Now he was dreaming again. When his Tomcat had finally given up the ghost he and John-Boy had punched out, close enough to the carrier to make a recovery fairly easy. Still, the same chill waters that had dragged Jolly Greene to his death after the crash on the flight deck had nearly claimed Coyote as well, and would have had it not been for John-Boy’s help. This time help had been close at hand, but the parallels with Korea were still vivid.
Someday his luck would run out. He would fly out on a mission and never make it back. Like Greene … or Baird … or Stramaglia.
In that camp in Korea Coyote had thought he’d made his peace with death. After the mock execution, he had truly believed that he was ready to die, and that had made it easier to endure everything that had followed. But he had been given a second life, one that included not just Julie but a new daughter and the chance to start with a clean slate.
Yet he’d come back to this life, and some day it would take him for its own. He would lose everything and the two people he cared about most would have to go on without him. He wasn’t just playing with his own life, but with theirs.
That thought hurt worst of all.
“Coyote?” He rolled over again. It was Tombstone, looking haggard and drawn with a uniform that looked like it had been slept in. “They say you check out fine, Coyote. You’ll be flying again in no time.”
“Yeah?” He couldn’t muster any enthusiasm.
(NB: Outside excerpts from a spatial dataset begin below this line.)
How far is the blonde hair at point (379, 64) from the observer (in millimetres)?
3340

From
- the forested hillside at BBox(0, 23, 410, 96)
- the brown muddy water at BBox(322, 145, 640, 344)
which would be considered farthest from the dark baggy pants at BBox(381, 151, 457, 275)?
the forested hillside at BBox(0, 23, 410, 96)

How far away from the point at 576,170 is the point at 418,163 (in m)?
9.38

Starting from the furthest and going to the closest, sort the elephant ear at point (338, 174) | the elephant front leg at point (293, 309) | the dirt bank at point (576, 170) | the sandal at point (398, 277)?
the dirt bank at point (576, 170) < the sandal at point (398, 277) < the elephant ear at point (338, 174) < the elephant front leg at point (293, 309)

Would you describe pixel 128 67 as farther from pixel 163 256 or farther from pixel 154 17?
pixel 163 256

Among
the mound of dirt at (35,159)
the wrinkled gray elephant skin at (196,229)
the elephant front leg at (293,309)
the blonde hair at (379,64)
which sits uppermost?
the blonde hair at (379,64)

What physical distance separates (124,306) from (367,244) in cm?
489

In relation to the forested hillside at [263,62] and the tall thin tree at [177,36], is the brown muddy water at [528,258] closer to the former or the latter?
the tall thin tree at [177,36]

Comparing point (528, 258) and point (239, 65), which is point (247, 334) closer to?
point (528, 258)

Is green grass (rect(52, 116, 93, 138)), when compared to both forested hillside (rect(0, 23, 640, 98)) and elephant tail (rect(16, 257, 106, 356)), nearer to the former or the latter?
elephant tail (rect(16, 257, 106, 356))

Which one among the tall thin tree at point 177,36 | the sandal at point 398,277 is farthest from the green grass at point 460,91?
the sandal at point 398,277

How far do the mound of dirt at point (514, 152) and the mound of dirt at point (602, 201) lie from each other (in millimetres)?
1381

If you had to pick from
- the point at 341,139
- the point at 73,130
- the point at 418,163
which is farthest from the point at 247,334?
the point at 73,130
Magruder took a step toward him and stopped. “Hey, look, man, I wish I’d been out there with you guys. Maybe if CAG had let me go up there things would’ve been different.”
“Sure,” Grant said. “You’d be dead and he’d be alive. Hell of a trade, huh?”
After their confrontation outside CAG’s office Coyote had cooled down enough to realize that Magruder hadn’t deliberately turned his back on him, but the gulf between them was still there. Even as tired as Tombstone plainly was, Coyote could see that same wistfulness in his friend’s eyes. Magruder wanted to recapture something in the past, something he’d lost … the same thing Coyote still had but would gladly have given up in exchange for the chance to live in peace with his family. That gap between the two men could only get wider the way things were going now.